──────── Supplied records ────────
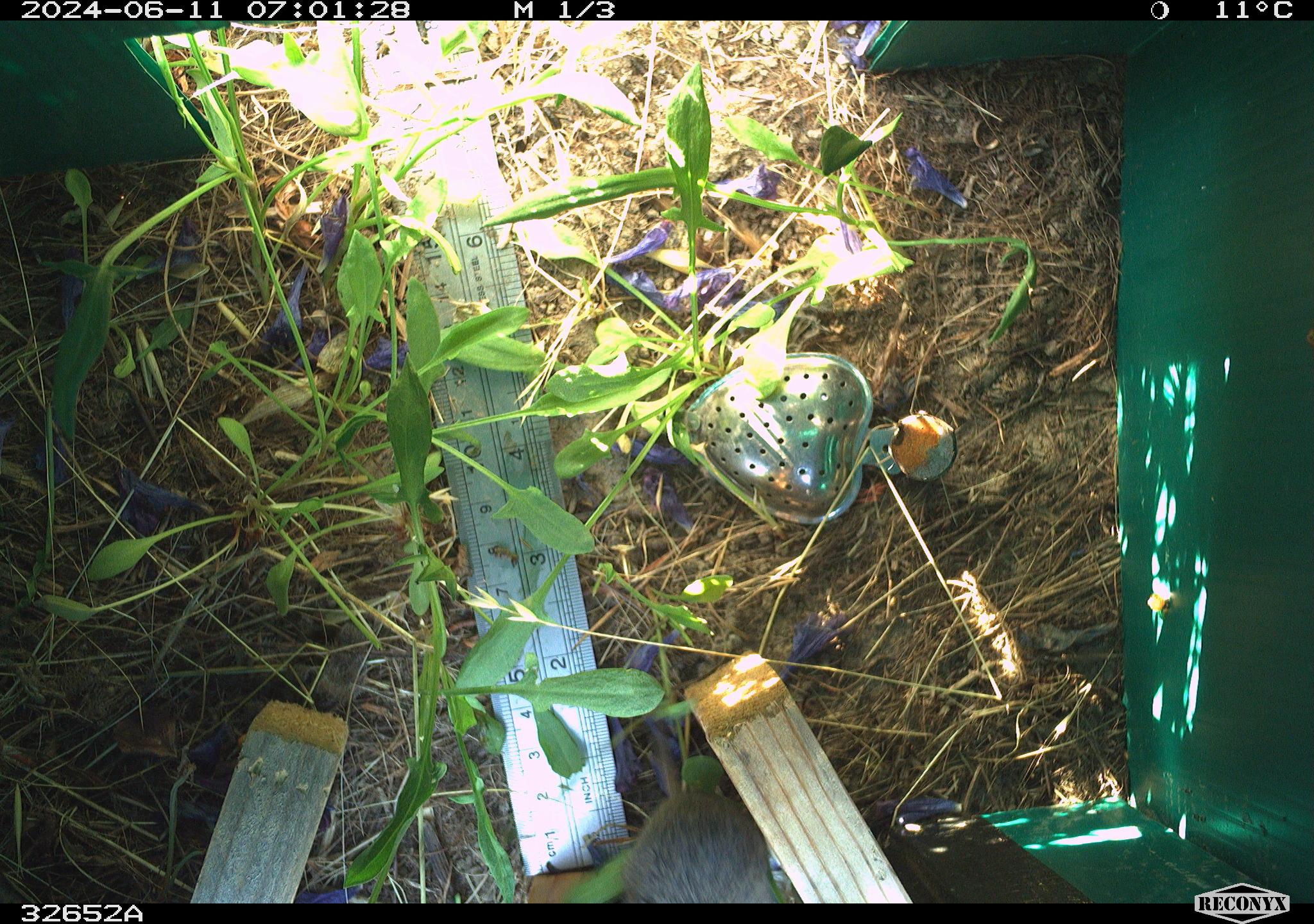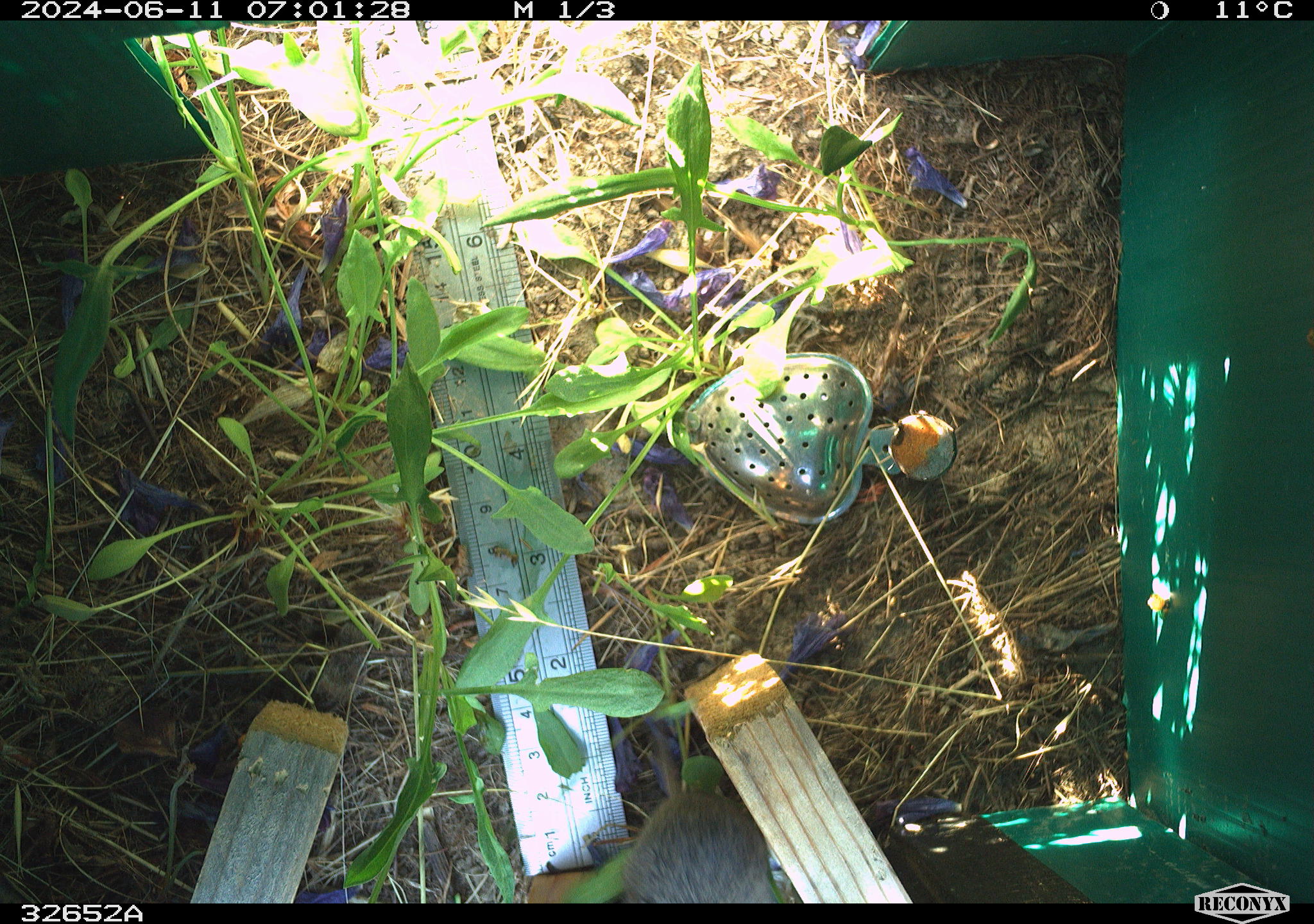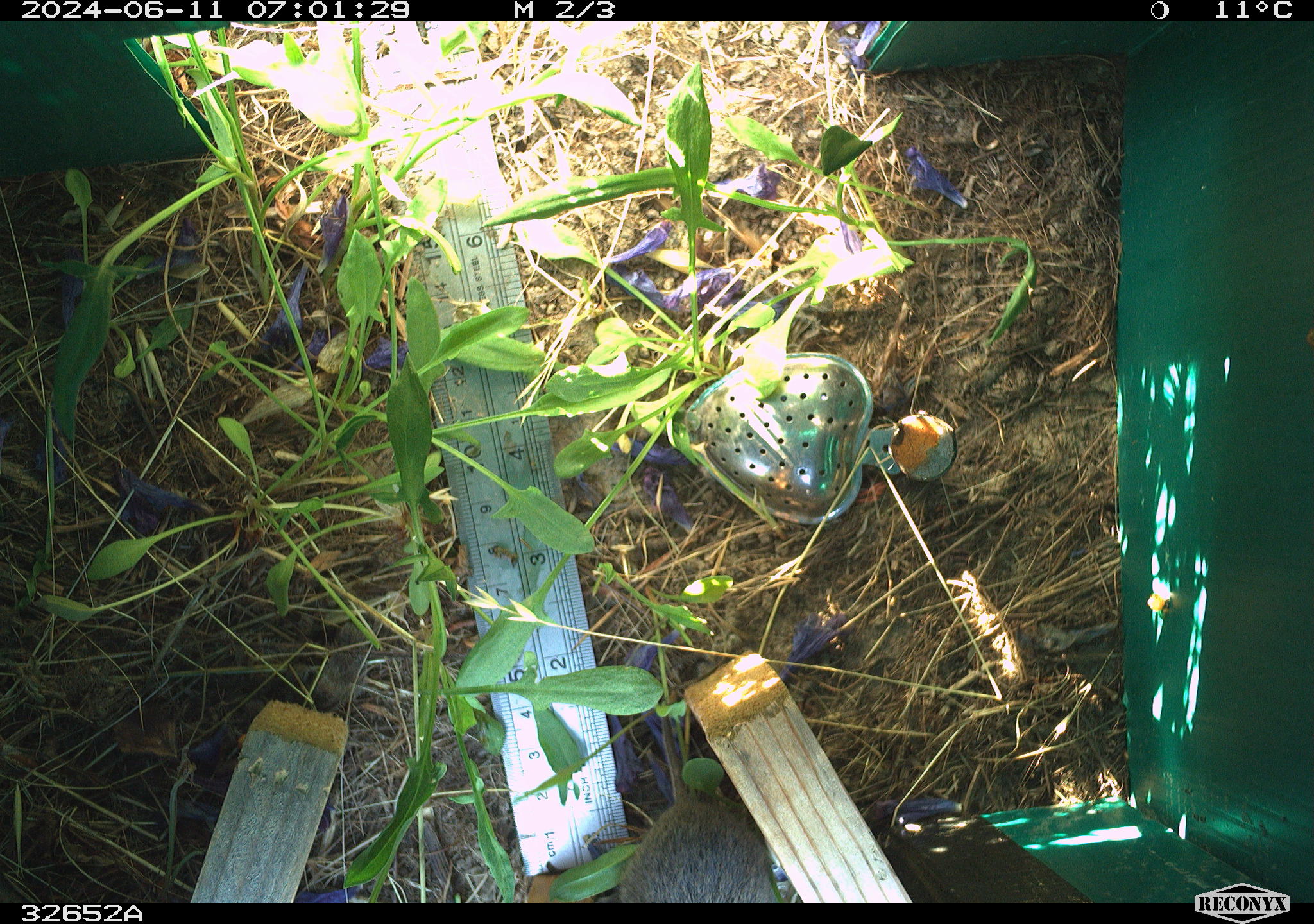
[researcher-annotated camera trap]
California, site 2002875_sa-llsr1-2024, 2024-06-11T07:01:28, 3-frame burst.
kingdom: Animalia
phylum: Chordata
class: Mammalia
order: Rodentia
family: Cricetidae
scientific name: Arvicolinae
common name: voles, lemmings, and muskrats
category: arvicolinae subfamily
────────
──────── Supplied records ────────
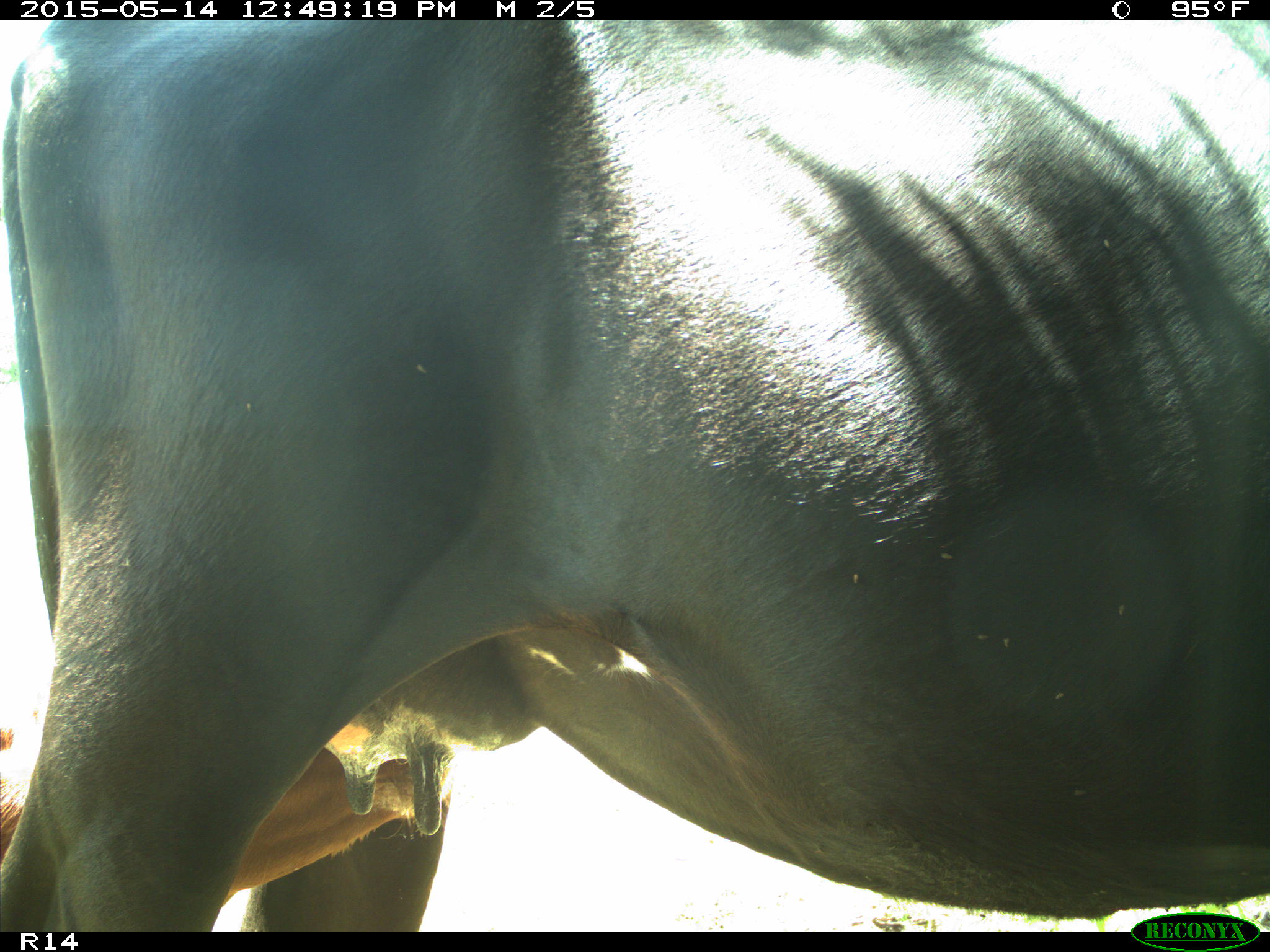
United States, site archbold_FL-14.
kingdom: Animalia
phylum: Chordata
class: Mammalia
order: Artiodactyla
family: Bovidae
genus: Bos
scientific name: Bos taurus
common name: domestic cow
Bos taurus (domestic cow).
────────
──────── Supplied records ────────
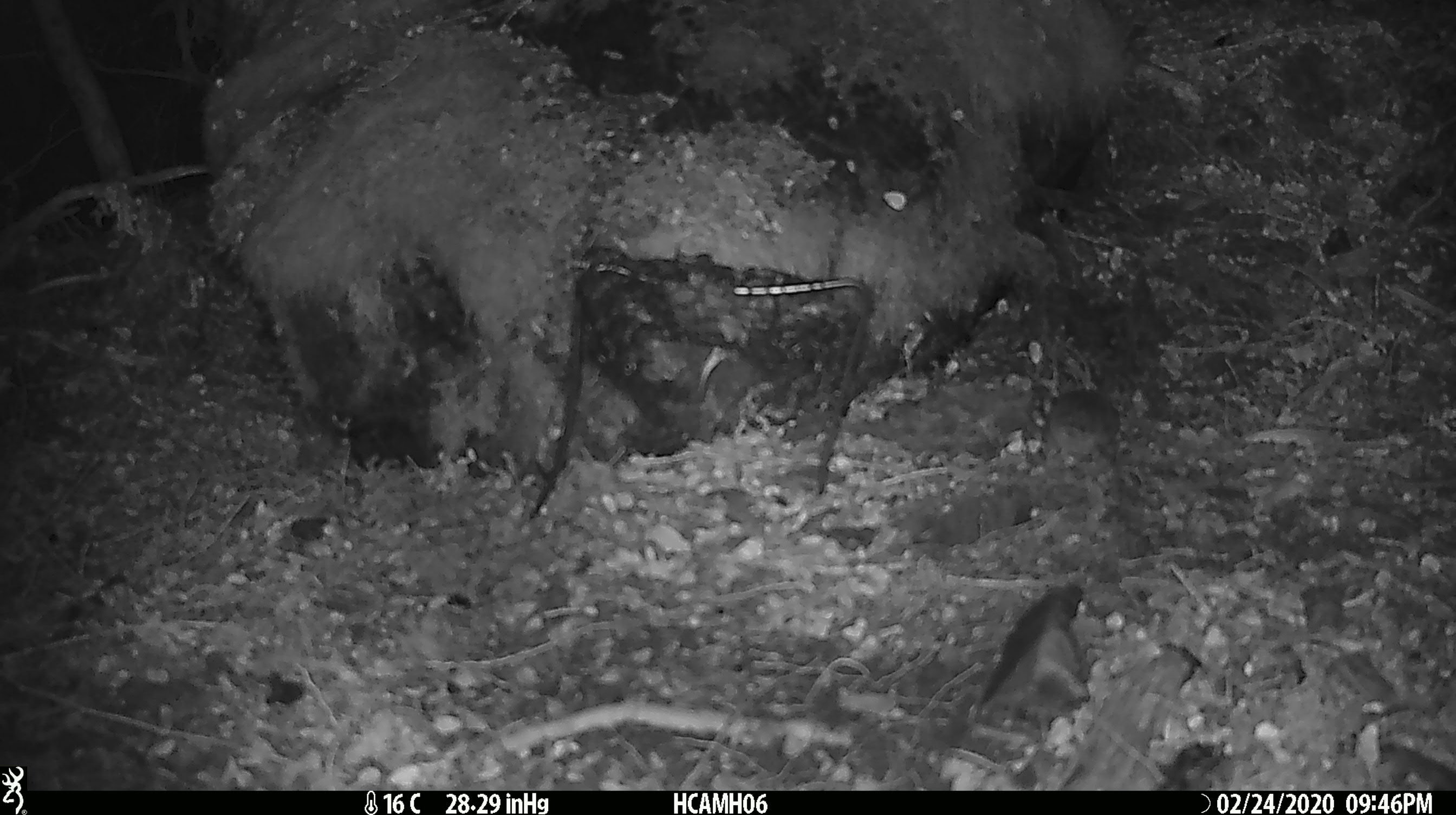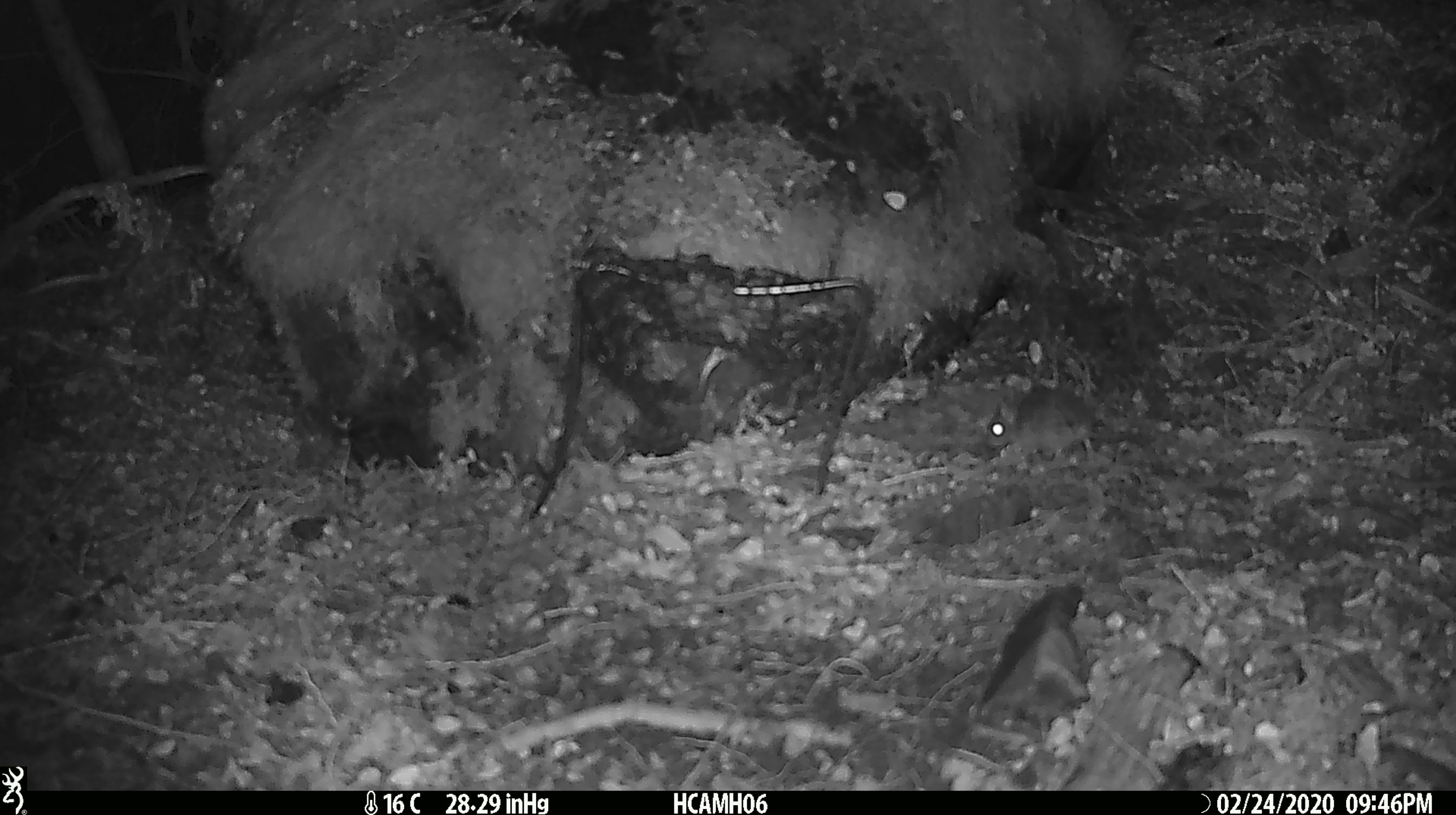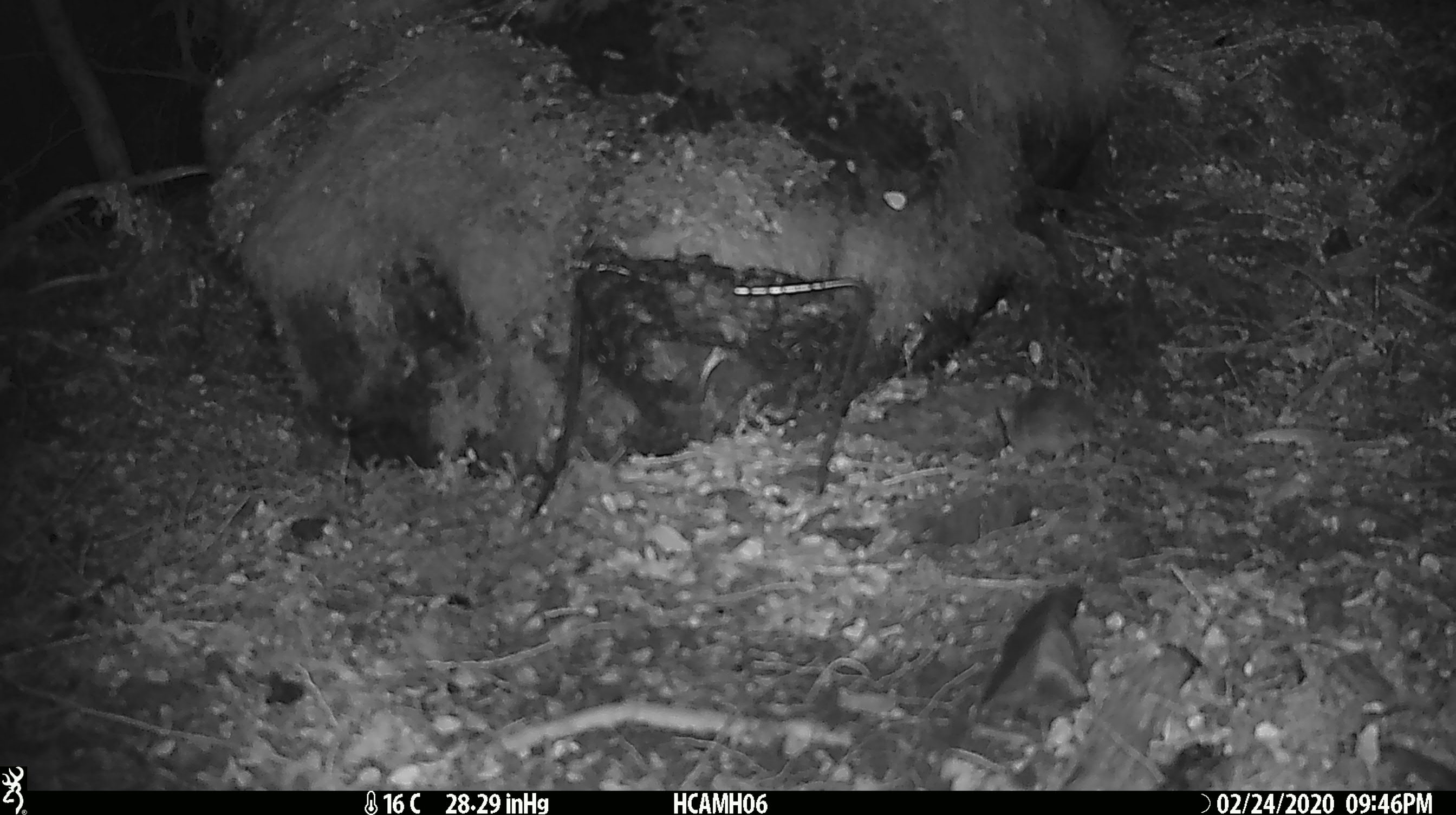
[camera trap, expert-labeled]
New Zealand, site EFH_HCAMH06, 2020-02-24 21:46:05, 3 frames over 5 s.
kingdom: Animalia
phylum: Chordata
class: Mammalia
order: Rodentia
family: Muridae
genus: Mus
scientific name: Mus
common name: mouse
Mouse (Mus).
────────
- What is required
The answer must be one number, the count of lines above that hold the word "camera".

- Reply to the exercise
2